> Introduction to Diversification

Introduction to Diversification

Posted on Friday, December 7, 2012 | 1 Comment

Diversification is important when investing, and it's a topic I want to briefly explain in this post, and eventually go more in depth later. To be brief, I'm going to cover a few general principles and reasons for diversification.

1) Don't put all your eggs in one basket.

Simply put, if you drop a basket that has all of your eggs in them, every egg will break, and you'll have no eggs left. In investing terms, as an extreme example, imagine you invest all your money into one company. If that company manages to go bankrupt, you literally lose all that money.
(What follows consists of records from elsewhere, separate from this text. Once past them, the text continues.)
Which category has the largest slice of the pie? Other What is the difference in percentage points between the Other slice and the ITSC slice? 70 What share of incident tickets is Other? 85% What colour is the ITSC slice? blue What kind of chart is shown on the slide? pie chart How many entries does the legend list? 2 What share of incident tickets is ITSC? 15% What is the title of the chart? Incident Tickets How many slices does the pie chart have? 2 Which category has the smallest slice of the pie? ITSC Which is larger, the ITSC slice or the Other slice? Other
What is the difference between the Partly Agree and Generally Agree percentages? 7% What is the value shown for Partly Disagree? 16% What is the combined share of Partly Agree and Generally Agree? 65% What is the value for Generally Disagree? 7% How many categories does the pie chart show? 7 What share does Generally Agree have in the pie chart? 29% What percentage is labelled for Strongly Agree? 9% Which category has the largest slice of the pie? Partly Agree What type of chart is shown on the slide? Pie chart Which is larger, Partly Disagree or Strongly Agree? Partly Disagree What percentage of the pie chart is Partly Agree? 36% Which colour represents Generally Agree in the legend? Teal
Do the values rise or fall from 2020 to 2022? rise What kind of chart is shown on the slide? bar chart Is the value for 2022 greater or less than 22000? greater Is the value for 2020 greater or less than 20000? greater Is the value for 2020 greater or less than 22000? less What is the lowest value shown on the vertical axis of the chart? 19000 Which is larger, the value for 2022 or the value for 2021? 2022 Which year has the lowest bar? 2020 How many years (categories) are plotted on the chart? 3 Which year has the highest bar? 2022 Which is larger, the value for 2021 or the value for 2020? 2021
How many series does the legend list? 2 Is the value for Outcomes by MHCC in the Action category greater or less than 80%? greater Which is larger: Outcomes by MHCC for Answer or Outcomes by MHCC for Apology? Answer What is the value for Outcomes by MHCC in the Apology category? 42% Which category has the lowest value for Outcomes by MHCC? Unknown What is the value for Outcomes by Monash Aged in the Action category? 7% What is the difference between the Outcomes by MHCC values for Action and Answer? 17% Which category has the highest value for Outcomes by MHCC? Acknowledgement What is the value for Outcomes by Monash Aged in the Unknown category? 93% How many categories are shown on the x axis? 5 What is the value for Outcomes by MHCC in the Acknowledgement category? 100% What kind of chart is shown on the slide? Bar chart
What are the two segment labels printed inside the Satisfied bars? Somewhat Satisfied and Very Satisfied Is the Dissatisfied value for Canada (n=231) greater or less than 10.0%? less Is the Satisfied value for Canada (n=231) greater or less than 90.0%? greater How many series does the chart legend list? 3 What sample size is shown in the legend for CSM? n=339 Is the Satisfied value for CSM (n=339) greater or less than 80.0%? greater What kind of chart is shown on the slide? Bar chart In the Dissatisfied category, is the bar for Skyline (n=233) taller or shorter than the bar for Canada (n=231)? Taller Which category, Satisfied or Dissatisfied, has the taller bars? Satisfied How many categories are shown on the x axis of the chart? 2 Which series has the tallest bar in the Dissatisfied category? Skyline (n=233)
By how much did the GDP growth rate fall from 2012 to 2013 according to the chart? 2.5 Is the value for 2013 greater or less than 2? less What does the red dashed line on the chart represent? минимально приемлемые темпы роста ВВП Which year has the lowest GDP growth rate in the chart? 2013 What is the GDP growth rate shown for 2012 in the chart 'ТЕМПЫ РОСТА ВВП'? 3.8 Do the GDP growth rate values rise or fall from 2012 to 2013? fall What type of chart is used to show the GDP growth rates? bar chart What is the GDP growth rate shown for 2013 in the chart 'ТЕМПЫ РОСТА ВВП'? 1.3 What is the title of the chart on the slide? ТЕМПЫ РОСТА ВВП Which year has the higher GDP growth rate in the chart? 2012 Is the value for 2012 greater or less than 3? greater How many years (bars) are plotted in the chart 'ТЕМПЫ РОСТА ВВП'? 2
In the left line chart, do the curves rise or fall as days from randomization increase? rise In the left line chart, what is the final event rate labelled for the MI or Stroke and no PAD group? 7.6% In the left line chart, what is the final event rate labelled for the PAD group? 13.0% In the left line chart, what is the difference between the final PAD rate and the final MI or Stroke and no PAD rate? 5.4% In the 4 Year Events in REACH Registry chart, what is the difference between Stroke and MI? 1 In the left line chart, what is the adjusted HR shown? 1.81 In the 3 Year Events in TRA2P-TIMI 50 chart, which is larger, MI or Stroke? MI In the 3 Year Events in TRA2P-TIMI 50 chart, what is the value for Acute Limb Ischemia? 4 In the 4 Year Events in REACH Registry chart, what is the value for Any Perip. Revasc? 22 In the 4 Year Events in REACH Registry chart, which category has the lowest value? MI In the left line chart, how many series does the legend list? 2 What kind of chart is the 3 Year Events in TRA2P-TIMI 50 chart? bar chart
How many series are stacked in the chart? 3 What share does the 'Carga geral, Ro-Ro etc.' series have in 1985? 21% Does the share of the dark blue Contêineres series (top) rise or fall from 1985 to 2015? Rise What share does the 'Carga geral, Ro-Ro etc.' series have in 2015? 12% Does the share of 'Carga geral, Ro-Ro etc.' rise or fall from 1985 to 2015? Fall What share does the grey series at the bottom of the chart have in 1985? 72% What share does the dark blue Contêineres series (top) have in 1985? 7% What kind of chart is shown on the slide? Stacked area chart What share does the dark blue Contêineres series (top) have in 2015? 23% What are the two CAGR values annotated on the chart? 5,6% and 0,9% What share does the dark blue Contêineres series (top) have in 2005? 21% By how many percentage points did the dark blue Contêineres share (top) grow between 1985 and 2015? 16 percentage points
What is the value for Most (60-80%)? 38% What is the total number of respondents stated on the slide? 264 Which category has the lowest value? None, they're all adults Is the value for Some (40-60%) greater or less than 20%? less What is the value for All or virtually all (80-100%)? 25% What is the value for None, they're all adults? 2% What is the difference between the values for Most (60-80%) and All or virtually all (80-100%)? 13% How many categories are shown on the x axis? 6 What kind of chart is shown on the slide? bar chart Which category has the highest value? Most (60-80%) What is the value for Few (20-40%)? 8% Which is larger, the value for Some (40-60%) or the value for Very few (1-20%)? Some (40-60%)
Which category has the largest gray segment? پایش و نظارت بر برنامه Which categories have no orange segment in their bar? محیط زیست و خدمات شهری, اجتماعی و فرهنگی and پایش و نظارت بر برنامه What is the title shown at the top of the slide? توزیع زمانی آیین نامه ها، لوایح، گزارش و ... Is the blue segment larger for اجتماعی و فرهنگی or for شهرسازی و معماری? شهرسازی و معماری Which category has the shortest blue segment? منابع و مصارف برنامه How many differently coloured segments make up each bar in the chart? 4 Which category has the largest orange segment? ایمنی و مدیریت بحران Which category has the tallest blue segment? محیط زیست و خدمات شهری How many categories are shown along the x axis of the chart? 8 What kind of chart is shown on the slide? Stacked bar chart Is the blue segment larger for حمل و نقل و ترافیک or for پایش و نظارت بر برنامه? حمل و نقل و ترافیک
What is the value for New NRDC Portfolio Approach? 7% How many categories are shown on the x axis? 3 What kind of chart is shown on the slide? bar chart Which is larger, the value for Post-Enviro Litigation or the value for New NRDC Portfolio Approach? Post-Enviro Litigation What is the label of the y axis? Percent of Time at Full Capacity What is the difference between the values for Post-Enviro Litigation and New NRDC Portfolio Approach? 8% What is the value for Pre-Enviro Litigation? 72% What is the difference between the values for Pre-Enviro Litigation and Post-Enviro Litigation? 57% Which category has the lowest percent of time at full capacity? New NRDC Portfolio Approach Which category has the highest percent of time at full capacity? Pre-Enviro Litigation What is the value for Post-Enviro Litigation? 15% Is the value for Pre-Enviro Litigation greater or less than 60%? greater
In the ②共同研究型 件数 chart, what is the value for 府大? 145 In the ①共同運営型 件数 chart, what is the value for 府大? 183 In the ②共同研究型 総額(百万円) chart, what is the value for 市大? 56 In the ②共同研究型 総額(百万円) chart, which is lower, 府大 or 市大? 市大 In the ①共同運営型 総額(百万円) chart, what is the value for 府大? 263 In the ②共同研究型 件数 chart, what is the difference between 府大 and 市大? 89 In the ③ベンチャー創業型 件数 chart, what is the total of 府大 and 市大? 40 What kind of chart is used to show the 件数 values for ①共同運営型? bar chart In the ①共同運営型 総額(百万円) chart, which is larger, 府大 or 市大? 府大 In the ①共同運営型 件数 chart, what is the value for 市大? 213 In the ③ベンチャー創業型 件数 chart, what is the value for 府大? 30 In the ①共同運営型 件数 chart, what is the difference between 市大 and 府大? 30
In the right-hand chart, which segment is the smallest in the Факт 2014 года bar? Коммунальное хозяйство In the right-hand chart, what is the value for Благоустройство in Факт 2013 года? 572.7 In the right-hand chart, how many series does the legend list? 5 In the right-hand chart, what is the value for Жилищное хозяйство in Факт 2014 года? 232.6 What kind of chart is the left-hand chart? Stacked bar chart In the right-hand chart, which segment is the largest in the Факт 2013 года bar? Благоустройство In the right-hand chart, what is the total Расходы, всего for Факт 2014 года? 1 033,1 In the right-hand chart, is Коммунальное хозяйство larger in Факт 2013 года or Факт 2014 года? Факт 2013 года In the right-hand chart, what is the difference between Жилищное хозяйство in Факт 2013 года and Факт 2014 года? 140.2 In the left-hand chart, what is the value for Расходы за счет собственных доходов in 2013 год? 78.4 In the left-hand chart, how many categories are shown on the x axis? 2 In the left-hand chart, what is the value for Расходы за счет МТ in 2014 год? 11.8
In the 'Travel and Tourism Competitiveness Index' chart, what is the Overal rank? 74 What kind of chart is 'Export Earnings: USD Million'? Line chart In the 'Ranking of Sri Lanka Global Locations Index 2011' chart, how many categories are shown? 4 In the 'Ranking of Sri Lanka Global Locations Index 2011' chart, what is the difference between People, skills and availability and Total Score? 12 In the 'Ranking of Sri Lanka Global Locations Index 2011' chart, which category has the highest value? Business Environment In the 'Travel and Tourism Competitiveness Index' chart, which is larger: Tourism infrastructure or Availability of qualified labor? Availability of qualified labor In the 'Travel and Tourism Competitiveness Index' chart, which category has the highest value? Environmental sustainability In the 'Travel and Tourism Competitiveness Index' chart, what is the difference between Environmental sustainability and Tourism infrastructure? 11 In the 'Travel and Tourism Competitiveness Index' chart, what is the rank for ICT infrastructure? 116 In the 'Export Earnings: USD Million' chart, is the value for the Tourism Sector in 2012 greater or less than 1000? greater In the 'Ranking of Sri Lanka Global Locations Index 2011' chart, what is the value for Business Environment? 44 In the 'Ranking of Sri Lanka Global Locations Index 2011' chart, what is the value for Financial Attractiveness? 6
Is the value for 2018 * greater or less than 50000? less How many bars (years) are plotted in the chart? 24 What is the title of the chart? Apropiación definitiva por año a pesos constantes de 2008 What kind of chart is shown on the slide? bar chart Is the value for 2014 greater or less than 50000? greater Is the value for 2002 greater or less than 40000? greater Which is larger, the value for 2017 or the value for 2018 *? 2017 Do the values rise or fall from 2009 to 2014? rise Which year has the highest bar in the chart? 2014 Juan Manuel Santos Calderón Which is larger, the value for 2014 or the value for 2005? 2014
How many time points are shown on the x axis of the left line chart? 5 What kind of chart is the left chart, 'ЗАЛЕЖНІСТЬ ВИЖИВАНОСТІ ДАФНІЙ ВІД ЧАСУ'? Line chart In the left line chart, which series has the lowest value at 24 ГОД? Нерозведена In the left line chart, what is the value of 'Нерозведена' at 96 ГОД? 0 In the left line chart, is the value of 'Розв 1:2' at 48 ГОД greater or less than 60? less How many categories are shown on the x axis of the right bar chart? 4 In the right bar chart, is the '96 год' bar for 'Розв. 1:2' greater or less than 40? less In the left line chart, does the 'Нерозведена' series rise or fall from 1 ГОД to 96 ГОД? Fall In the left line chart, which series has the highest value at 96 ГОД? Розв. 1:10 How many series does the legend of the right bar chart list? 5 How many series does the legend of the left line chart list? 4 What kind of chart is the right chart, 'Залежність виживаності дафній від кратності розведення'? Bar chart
The beauty of diversification is that you can minimize risk and potentially minimize losses too, if you do it correctly. It's a very advanced topic and will thus only be covered briefly for the fundamentals.

To minimize risk in the basket of eggs case, imagine having 10 baskets each with 1 egg. If you drop one basket and the egg breaks, you only lose 1 egg instead of all 10 if they were in the same basket.

2) Don't just invest in stocks

In order to maximize diversification, this cannot be done only with stocks. As Benjamin Graham's book "The Intelligent Investor" states, a portfolio should typically have 25% bonds and 75% stocks. This is a very general statement as things can get further complicated as an investor becomes more adept. This leads us to the next rule.

3) Don't just invest in bonds and stocks, GIC's and TFSA are important too

To further diversify and minimize risk and losses, one can structurally plan to buy stocks in different countries, invest in real estate, private equity, infrastructure, and commodities. If you live in Canada, it is of utmost importance to invest in GIC and Tax-Free Savings Accounts. These are virtually zero risk and although the return is low, it is better than having money vacant.


Although this post wasn't in depth and possessed a little redundancy, I hope it got the point across. Diversification is a complex topic and there are people who work in risk management -- in fact there are risk management departments at many banks. A solid investor allocates his investments so that if, for example, stocks manage to give subpar returns in Canada, this can be partially offset by higher returns in bonds, foreign stocks, etc.